Hi Malcolm, On 2017-11-18 at 11:09:28 +0000, Malcolm Wallace wrote: [...]
But surely the timing for a full build from scratch is not the most important thing to compare? In my work environment, full builds are extremely rare; the common case is an incremental build after pulling changes from upstream. Is this something you can measure?
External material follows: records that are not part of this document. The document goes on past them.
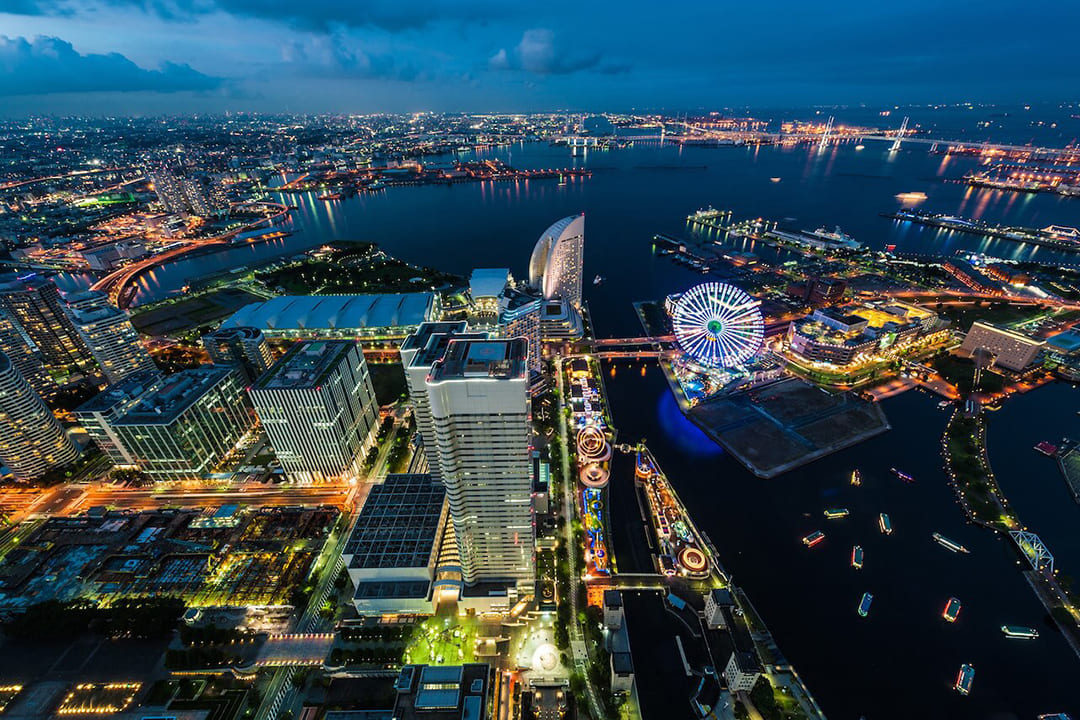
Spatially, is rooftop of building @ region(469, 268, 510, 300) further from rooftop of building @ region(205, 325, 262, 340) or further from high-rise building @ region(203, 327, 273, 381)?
rooftop of building @ region(205, 325, 262, 340)

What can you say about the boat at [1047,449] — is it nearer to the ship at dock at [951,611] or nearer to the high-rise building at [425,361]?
the ship at dock at [951,611]

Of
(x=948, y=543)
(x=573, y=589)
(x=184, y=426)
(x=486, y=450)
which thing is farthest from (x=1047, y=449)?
(x=184, y=426)

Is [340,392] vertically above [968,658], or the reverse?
[340,392]

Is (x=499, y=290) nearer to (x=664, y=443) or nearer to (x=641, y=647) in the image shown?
(x=664, y=443)

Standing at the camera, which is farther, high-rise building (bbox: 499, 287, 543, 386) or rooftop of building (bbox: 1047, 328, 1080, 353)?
rooftop of building (bbox: 1047, 328, 1080, 353)

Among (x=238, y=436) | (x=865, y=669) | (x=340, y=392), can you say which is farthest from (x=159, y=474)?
(x=865, y=669)

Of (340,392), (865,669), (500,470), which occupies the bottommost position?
(865,669)

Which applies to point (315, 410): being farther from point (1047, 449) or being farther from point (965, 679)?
point (1047, 449)

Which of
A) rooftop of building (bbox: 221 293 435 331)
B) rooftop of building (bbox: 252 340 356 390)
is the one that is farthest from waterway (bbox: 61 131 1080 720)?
rooftop of building (bbox: 221 293 435 331)
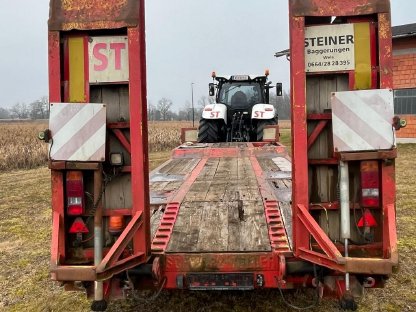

If Hadrian is more exact about the dependency tracking, I'd expect something close to a full rebuild when I `git pull` from GHC HEAD, since the Git commit and the snapshot versioning we infer from that, pervasively transcends most most artifacts of GHC, and in general you should boot & configure everytime you `git pull` unless you're sure it won't matter. You'd have to suppress/mask this logic if you want to avoid full rebuilds. Also I'm not sure how Hadrian tracks itself as a dependency (NB: The GNU Make system doesn't); When I used Shake myself, I remember that meta-depending on the rules per se wasn't a trivial thing to do; and the simplest way was to introduce very coarse (either manual or by hashing) global versioning over all rules, which would invalidate the full build. But it's been some time since I did that, so I may be wrong here. However, what I think would be a more relevant benchmark matching the usual GHC developer workflow, would be to see how well Hadrian manages to minimize the work needed to rebuild GHC after editing a source file in GHC's source-tree without changing the Git commit. As that's what matters most to me when I'm actively working on a GHC patch. I'll try to measure/compare this with the next GHC patch I hack on.